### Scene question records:
>>
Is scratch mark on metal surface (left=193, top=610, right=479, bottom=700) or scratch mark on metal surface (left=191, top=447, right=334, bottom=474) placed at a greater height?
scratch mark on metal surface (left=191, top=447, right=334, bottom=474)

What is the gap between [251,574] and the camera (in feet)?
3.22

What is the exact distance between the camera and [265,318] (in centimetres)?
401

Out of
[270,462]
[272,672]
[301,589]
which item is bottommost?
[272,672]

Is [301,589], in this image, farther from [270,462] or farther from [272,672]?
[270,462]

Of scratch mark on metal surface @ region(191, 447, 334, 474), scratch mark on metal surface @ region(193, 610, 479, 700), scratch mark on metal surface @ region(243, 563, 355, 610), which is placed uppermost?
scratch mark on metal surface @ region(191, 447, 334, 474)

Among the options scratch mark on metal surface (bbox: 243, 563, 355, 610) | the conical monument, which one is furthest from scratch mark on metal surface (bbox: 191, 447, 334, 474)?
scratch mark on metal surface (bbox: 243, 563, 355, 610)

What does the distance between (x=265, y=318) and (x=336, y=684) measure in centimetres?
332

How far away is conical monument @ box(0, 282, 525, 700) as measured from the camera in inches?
<<
Copy out every entry above word for word, keeping each line as it stands.

Is scratch mark on metal surface (left=193, top=610, right=479, bottom=700) or scratch mark on metal surface (left=191, top=447, right=334, bottom=474) placed at a greater height?
scratch mark on metal surface (left=191, top=447, right=334, bottom=474)

What is the gap between [251,574] and the camera (in feet)?
3.22

What is the exact distance between the camera and [265,318] (in centimetres)?
401

Out of
[270,462]
[272,672]
[301,589]
which item is bottommost?
[272,672]

Is [301,589], in this image, farther from [270,462] or farther from [272,672]?
[270,462]

Of scratch mark on metal surface @ region(191, 447, 334, 474), scratch mark on metal surface @ region(193, 610, 479, 700), scratch mark on metal surface @ region(243, 563, 355, 610), which is placed uppermost?
scratch mark on metal surface @ region(191, 447, 334, 474)

Among the options scratch mark on metal surface (bbox: 243, 563, 355, 610) | the conical monument, which one is furthest from scratch mark on metal surface (bbox: 191, 447, 334, 474)?
scratch mark on metal surface (bbox: 243, 563, 355, 610)

What does the distance between (x=265, y=318) and (x=336, y=684) measure in centimetres?
332

How far away is conical monument @ box(0, 282, 525, 700) as measured from the camera in inches?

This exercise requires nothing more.